我对刘麻子说:“我承认老平在生意上确实有不对的地方,可是你刘麻子也是老江湖了,不晓得道上最不耻勒就是向窟子告密,做红线吗?对我们有啷子不满可以明刀明枪地来,怎么用这种下三滥的招数?不管怎么说,我们的货都被窟子抄了,还进去了一个兄弟!任何人动了我的兄弟都要付出代价!”
老平一想到如今还身陷囹圄的刀仔,又对刘麻子怒目而视:“麻子,老子不管你怎么讲,总之我的损失你要捡。这包里的货就算赔偿我被窟子抄去的货,至于我被抓的兄弟,也要你给个交待!”
刘麻子现在晓得今晚他是栽喽,没办法,杀人者人恒杀之,出来混都要还勒!但是他不晓得老平要他拿一个什么样的交待。不过马上他就知道了答案!
老平满脸的阴笑:“麻子,你也别怪我手黑,是你不义在先。我也不过分,要你一根手指头就得咯!”
一听这话,刘麻子吓得直淌冷汗,他晓得老平不是开玩笑勒!这几年老平在东山帮年轻一辈里以打架勇猛,下手狠辣而迅速窜起,锋芒盖过了许多同辈中人!特别是前年震惊全市黑道的东山大战,老平更是以一敌五,还砍得对方四散奔逃。最后跑得慢的那个最倒霉,手筋都被砍断!所以此时刘麻子只能把目光移向我,希望我能开口救他,他看得出来老平很尊敬我!可是我接下来说出的话,让刘麻子丧失了所有的希望,一颗心也沉到了深渊!

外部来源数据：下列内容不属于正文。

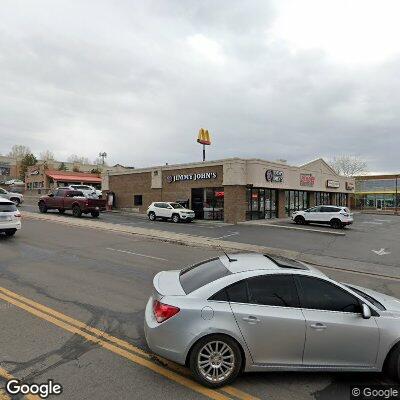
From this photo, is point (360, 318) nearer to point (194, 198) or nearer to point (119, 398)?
point (119, 398)

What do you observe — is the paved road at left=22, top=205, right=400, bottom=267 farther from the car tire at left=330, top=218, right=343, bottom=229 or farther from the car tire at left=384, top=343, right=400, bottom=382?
the car tire at left=384, top=343, right=400, bottom=382

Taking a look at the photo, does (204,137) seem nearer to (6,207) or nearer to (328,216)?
(328,216)

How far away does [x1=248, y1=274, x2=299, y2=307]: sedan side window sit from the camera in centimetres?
444

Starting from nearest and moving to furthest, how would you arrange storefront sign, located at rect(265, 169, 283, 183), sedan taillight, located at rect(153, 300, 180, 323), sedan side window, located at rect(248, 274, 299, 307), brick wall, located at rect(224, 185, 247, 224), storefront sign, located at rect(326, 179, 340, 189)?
sedan taillight, located at rect(153, 300, 180, 323), sedan side window, located at rect(248, 274, 299, 307), brick wall, located at rect(224, 185, 247, 224), storefront sign, located at rect(265, 169, 283, 183), storefront sign, located at rect(326, 179, 340, 189)

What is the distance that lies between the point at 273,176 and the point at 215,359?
27409 millimetres

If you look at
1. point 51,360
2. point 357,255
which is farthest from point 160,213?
point 51,360

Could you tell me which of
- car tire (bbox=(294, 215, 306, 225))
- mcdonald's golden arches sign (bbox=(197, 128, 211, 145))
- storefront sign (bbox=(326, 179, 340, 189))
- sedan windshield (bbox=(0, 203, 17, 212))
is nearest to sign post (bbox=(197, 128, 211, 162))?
mcdonald's golden arches sign (bbox=(197, 128, 211, 145))

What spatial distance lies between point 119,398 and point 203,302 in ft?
4.48

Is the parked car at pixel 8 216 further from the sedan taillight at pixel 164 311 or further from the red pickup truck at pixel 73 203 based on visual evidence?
the sedan taillight at pixel 164 311

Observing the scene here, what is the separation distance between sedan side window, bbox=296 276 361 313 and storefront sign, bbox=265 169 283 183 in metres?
25.6


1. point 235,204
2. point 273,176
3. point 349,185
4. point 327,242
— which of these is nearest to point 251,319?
point 327,242

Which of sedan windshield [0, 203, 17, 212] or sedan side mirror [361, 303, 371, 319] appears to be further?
sedan windshield [0, 203, 17, 212]

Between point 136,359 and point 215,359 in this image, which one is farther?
point 136,359

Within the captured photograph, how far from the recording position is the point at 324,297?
454cm
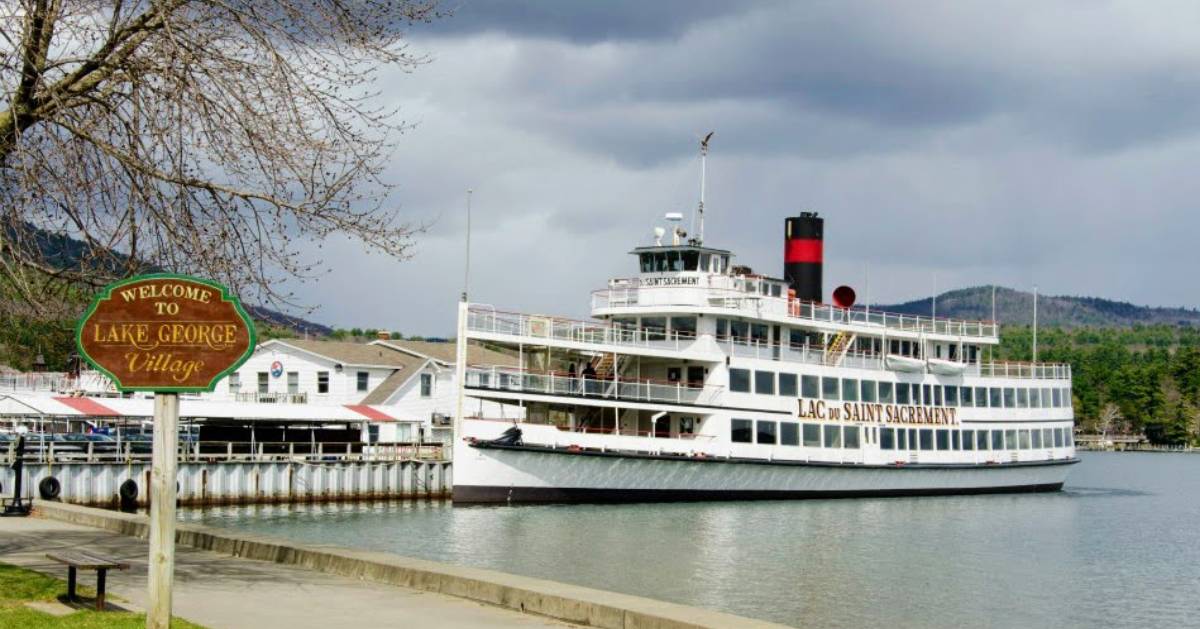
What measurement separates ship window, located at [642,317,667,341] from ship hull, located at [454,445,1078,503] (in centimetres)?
447

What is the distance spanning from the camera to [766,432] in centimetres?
4716

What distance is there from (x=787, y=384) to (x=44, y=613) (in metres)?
35.8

我说:“刘麻子,幸好这次没搞到无法收拾的地步。老平的意思也是我的意思,这已经是最轻的惩罚了。你也是在社会上摸爬滚打喽十几年勒人,自己也带得有兄弟,应该能理解!”
老平等我说完,就上前准备动手。刘麻子的小弟已经吓得脸青面黑了,一双眼睛透着恐惧!刘麻子见状,也赶忙把手背在后面。
然后不停地哀求:“老平,平哥!我求求你放我一马,这次怪我黑了良心。但是你们货也拿了,就开恩饶我吧!”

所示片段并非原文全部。